Companies knew of illegal money

During that trial, the companies did not deny taking part in the programme, and some said they made payments in all transparency and with the knowledge of French officials.

“They knew that this 10 percent was illegal money,” said Juliette Lelieur, a law professor at the University of Strasbourg.

“The deal was they would pay more for the first barrels of oil in exchange for the illegal opportunity to get more barrels.”

The court’s decision to dismiss charges was based on a 2013 acquittal of French oil company Total and former government minister Charles Pasqua.

However, in 2016, the Court of Appeal of Paris found Total guilty of “bribery of a foreign public official” in 2016 and ordered it to pay a 750,000 euro fine.

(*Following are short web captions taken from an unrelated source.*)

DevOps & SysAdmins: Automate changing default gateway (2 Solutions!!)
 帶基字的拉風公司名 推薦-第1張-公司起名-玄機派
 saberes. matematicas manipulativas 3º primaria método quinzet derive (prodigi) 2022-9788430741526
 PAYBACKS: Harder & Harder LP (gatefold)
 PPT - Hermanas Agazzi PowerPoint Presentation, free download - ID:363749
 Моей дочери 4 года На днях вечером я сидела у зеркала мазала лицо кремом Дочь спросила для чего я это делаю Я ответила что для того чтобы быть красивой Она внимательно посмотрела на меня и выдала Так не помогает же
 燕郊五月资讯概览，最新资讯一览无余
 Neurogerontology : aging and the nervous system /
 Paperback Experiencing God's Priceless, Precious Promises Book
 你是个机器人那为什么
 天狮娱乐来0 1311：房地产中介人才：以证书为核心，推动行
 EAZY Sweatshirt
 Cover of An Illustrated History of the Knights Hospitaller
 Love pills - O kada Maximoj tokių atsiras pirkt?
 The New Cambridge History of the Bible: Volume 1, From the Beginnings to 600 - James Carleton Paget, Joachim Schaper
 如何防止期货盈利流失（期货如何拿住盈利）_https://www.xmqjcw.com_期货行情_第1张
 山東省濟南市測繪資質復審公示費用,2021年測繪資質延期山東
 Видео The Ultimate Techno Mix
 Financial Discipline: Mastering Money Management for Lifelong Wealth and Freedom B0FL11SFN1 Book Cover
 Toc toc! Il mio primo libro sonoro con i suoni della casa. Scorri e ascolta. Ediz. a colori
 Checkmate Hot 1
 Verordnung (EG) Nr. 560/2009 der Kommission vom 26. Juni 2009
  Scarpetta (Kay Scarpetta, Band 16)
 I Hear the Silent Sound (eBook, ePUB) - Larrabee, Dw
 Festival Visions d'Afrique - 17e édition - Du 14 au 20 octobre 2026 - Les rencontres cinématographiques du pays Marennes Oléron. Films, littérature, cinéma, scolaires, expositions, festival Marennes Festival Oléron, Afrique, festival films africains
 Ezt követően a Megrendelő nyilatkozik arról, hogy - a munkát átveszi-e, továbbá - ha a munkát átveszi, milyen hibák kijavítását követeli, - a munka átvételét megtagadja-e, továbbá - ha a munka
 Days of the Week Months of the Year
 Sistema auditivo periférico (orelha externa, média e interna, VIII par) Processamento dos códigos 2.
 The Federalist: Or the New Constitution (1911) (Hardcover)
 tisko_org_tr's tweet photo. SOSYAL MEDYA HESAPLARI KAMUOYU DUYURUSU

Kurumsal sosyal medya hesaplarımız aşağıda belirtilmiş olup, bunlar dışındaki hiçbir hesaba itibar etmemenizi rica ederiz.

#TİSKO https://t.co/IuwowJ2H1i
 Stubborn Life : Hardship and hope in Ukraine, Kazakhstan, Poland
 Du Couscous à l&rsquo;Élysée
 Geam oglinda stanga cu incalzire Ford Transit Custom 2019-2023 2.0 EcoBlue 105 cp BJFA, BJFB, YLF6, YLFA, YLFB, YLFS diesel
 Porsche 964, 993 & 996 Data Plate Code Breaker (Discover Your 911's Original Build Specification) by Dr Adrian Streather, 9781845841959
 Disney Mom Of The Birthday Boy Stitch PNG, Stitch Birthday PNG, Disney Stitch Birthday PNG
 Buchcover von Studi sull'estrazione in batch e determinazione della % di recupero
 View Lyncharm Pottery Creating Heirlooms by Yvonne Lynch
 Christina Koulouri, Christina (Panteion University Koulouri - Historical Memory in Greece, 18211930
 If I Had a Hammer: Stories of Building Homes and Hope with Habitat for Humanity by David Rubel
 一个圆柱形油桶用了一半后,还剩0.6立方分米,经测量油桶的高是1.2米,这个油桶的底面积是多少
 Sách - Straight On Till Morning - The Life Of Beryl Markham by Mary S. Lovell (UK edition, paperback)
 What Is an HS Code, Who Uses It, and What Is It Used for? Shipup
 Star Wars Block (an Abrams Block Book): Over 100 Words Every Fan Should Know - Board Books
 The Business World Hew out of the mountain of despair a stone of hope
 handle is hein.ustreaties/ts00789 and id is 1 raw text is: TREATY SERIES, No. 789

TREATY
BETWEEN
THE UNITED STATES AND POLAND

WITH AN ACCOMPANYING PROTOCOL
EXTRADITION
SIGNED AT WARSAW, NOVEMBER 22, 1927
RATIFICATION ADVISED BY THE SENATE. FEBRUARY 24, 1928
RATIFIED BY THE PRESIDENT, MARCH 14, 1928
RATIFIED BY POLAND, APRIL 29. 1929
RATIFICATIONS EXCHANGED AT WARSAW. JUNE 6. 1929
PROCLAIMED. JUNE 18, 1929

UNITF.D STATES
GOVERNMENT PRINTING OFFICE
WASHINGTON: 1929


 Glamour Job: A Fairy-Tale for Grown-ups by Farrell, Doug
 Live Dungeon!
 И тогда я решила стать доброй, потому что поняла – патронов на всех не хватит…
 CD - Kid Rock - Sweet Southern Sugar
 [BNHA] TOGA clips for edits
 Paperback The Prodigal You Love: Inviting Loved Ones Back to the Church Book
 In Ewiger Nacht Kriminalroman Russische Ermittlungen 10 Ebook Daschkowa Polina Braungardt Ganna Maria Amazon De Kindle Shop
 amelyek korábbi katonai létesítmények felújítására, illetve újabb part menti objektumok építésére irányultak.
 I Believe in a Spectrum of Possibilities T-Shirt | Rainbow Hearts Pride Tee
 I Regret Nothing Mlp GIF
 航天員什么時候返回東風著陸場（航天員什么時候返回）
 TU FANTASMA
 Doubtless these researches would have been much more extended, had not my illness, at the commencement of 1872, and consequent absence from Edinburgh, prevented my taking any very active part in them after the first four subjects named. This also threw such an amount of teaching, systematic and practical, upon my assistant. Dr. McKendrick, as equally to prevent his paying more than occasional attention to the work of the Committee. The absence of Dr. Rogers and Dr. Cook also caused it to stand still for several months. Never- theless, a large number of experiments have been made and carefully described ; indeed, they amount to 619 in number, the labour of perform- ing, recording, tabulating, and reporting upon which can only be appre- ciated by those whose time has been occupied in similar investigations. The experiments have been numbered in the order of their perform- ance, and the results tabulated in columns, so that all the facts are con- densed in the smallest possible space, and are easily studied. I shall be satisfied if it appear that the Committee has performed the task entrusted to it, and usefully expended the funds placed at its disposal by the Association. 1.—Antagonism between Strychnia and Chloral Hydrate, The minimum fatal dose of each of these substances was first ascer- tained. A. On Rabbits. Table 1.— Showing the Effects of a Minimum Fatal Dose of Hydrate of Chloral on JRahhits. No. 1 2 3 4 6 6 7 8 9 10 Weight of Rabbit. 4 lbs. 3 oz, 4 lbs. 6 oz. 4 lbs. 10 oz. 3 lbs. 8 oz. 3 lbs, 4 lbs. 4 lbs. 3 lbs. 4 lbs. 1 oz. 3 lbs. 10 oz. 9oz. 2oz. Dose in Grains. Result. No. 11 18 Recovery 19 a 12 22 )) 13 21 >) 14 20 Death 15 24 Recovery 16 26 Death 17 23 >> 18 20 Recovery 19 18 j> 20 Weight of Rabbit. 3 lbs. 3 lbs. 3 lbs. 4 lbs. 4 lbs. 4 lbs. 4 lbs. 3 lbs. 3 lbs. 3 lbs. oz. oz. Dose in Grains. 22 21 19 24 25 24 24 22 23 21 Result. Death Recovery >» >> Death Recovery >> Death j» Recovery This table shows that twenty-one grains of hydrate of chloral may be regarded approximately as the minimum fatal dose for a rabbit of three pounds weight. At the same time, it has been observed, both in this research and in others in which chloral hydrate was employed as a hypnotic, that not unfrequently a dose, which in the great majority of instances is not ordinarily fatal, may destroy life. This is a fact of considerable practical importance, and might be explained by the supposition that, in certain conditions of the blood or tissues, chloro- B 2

Swiss-based Dutch oil group Vitol, which has already been condemned to pay 17.5 million dollars (15 million euros) in the US, was fined 300,000 euros, and former French ambassador to the UN Jean-Bernard Merimee and former diplomat Serge Boidevaix were also ordered pay fines of 50,000 and 75,000 euros, respectively.

It is possible the court will take a similar view in regards to the 14 companies.

“You have active corruption and passive corruption,” Lelieur said.

“I think it is right to say that there was active corruption if the companies knew the money was not legal, even if the Iraqi agents were not corrupt, in the legal sense.”

The trial is expected to last until 30 November.